Politics need not be like witchcraft, or brazen banishment of its practitioners
When I was very little, I witnessed the lynching of a witch. Whatever the case, the account below is how my mind has filed away and maintained the record of the event that was captured from a distance, without full understanding of the proceedings, or an appreciation of their significance and implications.
One afternoon after school, we youngsters perched ourselves upon a stone to loaf about in the late afternoon sun. We frequently used the vantage to perform our principal existential assignment: watching over cattle as they grazed.
From this lofty perch, which seemed to us a vast granite plateau, we could survey portions of our village rarely visible given our microscopic statures, and follow the comings and goings of persons on the gullied dirt road 50 metres or so from us, and catch up on the latest.
On this day, we saw a crowd pursue a solitary figure up the steep flank of a ridge that rose up from the river, all the way to another road, perhaps three kilometres away as the crow flies.
The rugged flanks in those days were thickly vegetated, and the thatched conical, smoke-blackened or sun-bronzed roofs of homes peeped out of thickets like mushrooms popping out of tall grass. Often, these homesteads were surrounded by clearings which comprised natural stockades.

◆ ◆ ◆ ◆ ◆

◆ **Task details**: Continue the essay recalling a childhood witch lynching, starting after its last sentence.

◆ **Data under study**:
◆ ◆ ◆ ◆ ◆

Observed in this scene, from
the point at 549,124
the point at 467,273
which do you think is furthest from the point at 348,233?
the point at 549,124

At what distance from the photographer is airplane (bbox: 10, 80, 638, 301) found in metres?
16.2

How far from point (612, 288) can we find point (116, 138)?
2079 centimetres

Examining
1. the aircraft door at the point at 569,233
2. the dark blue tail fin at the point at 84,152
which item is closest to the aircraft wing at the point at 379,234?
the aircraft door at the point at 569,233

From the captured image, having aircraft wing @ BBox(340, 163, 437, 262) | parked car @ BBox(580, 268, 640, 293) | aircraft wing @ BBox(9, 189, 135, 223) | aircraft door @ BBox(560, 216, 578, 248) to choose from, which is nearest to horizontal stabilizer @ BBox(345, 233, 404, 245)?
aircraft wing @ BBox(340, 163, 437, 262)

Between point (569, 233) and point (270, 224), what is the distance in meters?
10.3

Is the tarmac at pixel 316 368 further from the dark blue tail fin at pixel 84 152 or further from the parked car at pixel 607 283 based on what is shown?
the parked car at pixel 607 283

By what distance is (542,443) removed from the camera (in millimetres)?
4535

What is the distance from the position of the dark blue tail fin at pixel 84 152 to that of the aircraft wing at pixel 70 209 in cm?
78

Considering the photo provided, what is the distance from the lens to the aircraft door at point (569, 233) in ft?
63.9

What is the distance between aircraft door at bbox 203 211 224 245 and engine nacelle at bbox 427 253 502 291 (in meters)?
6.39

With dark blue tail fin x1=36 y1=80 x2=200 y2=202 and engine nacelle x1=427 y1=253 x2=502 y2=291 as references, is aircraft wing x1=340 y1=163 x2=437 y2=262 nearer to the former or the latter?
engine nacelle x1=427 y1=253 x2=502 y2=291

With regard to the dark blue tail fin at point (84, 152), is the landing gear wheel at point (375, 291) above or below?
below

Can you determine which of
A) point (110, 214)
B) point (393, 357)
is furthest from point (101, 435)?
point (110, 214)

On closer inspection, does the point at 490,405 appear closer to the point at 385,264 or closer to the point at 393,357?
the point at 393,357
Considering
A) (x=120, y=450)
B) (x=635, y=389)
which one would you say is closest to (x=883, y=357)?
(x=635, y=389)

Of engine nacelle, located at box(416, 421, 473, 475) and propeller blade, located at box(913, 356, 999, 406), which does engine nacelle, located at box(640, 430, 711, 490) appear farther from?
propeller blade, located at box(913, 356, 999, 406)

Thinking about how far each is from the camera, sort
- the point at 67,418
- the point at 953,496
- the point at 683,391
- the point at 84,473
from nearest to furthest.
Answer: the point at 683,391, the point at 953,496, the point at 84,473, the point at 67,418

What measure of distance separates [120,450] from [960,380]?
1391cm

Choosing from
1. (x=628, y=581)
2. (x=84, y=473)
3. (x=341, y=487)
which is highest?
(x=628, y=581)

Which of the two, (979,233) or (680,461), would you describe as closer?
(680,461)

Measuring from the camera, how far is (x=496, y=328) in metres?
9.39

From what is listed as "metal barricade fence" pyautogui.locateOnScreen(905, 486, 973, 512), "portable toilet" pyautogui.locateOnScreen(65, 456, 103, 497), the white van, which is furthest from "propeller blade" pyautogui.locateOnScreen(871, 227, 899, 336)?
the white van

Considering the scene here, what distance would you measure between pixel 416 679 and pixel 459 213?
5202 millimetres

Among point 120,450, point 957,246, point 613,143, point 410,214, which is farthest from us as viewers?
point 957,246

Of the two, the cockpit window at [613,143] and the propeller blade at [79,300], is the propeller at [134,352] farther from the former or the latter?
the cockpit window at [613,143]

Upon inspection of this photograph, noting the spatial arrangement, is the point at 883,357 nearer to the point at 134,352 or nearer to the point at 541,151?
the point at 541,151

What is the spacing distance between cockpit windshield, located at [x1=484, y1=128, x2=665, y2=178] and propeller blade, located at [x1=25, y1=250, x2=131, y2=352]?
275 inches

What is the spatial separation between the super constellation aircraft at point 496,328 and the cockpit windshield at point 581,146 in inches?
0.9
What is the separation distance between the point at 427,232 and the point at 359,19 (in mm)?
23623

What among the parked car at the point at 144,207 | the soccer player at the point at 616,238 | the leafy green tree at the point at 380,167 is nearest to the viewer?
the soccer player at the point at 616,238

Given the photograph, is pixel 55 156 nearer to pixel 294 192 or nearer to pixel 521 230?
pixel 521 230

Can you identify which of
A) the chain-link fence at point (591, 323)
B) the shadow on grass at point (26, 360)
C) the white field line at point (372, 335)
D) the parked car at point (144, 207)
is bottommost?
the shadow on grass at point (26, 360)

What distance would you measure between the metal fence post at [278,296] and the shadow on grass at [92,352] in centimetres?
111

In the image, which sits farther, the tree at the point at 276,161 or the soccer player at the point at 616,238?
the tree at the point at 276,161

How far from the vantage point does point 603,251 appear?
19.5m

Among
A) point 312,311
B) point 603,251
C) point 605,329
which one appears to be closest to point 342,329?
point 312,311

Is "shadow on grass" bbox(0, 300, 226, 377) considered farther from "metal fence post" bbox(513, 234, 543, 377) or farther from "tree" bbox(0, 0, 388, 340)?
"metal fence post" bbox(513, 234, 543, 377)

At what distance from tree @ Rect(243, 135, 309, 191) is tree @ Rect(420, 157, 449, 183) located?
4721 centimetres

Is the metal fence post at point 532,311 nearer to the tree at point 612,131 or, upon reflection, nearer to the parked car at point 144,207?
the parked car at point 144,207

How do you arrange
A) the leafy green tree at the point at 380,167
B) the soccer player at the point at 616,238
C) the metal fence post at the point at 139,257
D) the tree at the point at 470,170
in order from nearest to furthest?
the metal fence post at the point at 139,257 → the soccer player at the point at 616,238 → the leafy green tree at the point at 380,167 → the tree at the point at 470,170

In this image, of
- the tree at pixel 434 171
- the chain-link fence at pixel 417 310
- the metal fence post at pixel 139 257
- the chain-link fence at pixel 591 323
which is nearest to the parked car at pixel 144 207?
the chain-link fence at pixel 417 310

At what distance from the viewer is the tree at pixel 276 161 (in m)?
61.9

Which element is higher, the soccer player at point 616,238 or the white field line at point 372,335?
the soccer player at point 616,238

◆ ◆ ◆ ◆ ◆

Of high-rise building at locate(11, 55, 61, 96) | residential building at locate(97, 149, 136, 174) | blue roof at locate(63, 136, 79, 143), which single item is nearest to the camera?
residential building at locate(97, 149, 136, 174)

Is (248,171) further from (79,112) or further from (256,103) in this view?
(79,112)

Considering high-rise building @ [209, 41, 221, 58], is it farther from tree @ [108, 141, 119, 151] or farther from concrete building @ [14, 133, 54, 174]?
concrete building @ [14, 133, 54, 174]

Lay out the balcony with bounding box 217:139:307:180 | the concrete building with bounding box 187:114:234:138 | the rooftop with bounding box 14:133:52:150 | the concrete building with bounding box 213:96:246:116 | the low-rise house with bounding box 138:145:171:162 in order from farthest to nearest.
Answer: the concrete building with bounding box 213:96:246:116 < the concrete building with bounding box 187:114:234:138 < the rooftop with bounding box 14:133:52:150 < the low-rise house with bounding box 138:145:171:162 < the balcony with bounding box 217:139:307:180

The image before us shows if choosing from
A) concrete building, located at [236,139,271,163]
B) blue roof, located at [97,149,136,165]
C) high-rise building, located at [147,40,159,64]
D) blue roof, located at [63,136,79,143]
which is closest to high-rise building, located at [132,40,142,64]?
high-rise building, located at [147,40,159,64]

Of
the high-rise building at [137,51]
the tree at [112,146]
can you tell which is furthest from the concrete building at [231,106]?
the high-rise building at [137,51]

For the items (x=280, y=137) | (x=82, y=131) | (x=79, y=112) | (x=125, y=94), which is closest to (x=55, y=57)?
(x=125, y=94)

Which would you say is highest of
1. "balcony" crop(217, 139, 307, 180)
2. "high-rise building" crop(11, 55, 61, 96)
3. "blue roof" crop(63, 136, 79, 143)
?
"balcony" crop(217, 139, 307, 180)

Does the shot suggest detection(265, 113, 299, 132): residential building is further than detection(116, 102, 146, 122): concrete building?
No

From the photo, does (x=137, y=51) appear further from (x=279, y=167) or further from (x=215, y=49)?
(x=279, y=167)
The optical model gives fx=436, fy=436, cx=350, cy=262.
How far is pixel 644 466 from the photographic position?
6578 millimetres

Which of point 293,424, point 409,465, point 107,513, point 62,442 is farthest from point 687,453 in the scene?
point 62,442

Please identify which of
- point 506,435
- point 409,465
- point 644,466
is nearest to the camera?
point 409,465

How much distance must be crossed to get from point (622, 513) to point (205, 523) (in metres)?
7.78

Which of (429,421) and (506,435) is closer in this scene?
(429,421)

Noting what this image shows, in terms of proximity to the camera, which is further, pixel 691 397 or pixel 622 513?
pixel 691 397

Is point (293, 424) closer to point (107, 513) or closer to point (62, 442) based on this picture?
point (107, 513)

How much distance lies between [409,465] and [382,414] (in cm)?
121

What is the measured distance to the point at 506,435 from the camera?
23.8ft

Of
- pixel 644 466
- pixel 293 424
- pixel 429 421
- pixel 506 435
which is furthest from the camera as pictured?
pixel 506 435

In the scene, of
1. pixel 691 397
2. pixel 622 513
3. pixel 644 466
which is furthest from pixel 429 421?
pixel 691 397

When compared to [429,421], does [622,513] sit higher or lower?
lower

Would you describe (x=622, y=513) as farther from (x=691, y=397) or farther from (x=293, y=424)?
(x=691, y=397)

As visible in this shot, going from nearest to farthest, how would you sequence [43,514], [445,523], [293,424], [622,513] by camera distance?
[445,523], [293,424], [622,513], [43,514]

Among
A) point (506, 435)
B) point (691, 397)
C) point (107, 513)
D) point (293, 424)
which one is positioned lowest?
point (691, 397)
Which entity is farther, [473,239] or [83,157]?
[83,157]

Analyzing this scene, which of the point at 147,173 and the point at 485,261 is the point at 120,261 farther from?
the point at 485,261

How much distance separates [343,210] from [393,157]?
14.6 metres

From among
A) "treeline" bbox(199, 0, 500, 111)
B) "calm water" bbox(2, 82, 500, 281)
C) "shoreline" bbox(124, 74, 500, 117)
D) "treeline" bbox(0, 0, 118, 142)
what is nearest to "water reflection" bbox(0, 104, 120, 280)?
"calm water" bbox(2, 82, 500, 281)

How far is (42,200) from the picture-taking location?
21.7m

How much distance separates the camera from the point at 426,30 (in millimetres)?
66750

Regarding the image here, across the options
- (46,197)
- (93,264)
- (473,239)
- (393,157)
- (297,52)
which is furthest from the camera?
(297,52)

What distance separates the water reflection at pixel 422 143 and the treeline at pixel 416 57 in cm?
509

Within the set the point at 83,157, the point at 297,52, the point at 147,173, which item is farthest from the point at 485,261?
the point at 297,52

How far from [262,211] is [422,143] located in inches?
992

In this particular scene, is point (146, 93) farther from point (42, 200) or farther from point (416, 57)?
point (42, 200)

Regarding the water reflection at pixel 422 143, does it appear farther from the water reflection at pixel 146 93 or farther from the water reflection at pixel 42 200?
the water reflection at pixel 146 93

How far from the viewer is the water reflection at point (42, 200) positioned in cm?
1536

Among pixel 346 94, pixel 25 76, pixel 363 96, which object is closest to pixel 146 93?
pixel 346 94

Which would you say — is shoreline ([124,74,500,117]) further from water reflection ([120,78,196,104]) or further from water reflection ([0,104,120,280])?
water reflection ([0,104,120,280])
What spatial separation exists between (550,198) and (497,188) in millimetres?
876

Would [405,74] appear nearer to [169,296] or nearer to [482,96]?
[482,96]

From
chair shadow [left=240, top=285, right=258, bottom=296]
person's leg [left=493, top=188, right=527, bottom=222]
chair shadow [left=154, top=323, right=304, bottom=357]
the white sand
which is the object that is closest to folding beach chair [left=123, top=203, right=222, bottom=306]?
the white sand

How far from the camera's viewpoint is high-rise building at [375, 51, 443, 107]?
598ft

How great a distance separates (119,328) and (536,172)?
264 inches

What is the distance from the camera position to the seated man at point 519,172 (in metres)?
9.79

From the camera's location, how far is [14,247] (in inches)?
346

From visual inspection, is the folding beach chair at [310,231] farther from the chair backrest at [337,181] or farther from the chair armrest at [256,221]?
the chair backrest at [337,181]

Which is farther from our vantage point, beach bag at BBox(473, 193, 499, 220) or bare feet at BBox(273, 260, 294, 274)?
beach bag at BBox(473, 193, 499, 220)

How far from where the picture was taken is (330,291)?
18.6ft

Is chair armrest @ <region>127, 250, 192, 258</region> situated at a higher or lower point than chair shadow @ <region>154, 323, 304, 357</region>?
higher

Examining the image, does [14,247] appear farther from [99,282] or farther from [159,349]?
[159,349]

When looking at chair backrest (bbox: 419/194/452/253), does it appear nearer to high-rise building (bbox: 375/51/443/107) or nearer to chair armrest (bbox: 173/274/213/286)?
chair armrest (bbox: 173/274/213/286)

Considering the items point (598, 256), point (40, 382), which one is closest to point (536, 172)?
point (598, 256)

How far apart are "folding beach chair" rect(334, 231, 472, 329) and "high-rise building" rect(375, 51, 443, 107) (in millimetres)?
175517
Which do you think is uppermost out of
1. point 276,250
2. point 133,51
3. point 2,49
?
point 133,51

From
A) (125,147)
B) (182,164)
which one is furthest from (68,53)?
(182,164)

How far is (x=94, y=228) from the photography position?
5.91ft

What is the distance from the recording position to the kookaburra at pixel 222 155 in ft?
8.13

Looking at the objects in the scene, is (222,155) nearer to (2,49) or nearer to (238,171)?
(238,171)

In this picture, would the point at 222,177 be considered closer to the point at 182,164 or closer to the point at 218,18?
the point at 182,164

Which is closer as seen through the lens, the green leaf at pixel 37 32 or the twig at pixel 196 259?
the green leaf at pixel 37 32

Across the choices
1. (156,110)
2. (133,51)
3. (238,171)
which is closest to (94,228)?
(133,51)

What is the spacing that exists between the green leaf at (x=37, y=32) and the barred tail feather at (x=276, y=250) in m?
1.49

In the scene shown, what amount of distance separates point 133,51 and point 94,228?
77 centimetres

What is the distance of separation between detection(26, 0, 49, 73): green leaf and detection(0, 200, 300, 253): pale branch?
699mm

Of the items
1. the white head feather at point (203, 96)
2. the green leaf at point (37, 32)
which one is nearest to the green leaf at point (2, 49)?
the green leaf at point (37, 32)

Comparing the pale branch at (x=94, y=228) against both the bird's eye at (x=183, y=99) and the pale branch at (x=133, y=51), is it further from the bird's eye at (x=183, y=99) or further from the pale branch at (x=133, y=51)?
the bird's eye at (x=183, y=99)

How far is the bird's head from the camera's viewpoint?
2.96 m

◆ ◆ ◆ ◆ ◆

◆ **Result of the exercise**:
Three farmsteads, each on an interlocking spur, converged at the thin sinuous stream that gingerly meandered its way to meet a famous river, perhaps a secondary tributary of the Nyando.
Two belonged to brothers who had been enlisted from school to serve in the King’s African Rifles during one world war or the other, one in Burma and the other in Palestine. The latter brother was nicknamed Jerusalem, since his tour had taken him to the fabled metropolis. The third farm was the site of the remembered proceedings.
My recollection captures the crowd hotly pursuing a hapless figure in full flight, who was captured in due course, and violently punished at the clearing. Sticks and stones, clubs and staffs were involved.
Because unfinished business sits uncomfortably in the mind, I recently asked an elder if she recalled these terrifying proceedings. It turns out that owing to my childish misapprehension of events that took place four decades ago, which at any rate succumbed to a tendency of memory to fill gaps in the record with passages borrowed from stereotypes, my account differed from better considered memories to a degree that may fairly be described as wild.
Cruel strategies
Indeed, two adult sons of an elderly lady had become tremendously disenchanted with their maternal unit, and resorted to various cruel strategies to banish her from their father’s land, or altogether from the earth. Only their father stood in the way.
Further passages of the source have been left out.